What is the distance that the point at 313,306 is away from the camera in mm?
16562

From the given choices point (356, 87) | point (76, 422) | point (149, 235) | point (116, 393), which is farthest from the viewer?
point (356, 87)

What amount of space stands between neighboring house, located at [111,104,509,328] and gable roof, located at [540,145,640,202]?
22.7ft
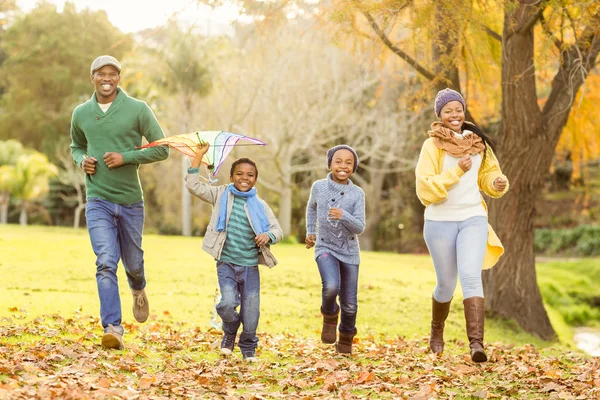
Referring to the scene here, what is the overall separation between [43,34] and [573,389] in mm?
42166

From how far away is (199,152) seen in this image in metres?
6.53

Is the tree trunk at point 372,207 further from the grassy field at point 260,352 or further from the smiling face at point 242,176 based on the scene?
the smiling face at point 242,176

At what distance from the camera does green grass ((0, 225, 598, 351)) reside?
10.0 meters

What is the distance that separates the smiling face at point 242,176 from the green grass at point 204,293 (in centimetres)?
319

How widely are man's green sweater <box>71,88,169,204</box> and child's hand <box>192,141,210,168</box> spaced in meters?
0.42

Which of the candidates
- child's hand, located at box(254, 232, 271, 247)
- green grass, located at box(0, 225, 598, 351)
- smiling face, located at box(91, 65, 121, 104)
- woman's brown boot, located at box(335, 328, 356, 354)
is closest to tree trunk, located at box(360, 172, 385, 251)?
green grass, located at box(0, 225, 598, 351)

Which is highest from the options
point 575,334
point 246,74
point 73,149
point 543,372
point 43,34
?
point 43,34

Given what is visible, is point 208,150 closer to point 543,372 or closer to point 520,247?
point 543,372

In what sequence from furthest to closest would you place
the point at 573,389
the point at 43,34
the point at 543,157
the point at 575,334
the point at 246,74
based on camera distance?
the point at 43,34 < the point at 246,74 < the point at 575,334 < the point at 543,157 < the point at 573,389

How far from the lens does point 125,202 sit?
6.83m

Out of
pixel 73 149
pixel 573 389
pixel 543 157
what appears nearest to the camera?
pixel 573 389

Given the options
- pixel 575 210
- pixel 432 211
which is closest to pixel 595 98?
pixel 432 211

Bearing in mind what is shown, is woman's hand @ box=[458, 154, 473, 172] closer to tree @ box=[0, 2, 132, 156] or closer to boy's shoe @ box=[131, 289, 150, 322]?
boy's shoe @ box=[131, 289, 150, 322]

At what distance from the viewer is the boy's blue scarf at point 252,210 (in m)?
6.47
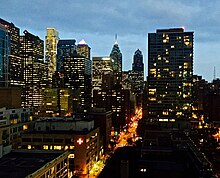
▬▬▬▬▬▬
**Aim:**
Present the data from the line containing "Which is highest from the options" through the end as a numbered list, omitting blank lines and leaving out the pictures.

**Complete answer:**
1. Which is highest from the options
2. point 575,334
3. point 246,74
4. point 73,149
5. point 543,372
6. point 43,34
7. ?
8. point 43,34
9. Given what is visible, is point 208,150 closer to point 543,372 or closer to point 520,247?
10. point 543,372
11. In what sequence from furthest to closest would you place
12. the point at 573,389
13. the point at 43,34
14. the point at 543,157
15. the point at 575,334
16. the point at 246,74
17. based on camera distance?
18. the point at 43,34 < the point at 246,74 < the point at 575,334 < the point at 543,157 < the point at 573,389
19. How far from the lens does point 125,202 sit?
20. 6.83m
21. Out of
22. pixel 73 149
23. pixel 573 389
24. pixel 543 157
25. what appears nearest to the camera?
26. pixel 573 389
27. Given the options
28. - pixel 575 210
29. - pixel 432 211
30. which is closest to pixel 595 98?
31. pixel 432 211
32. Bearing in mind what is shown, is woman's hand @ box=[458, 154, 473, 172] closer to tree @ box=[0, 2, 132, 156] or closer to boy's shoe @ box=[131, 289, 150, 322]?
33. boy's shoe @ box=[131, 289, 150, 322]
34. At what distance from the viewer is the boy's blue scarf at point 252,210 (in m)?
35. 6.47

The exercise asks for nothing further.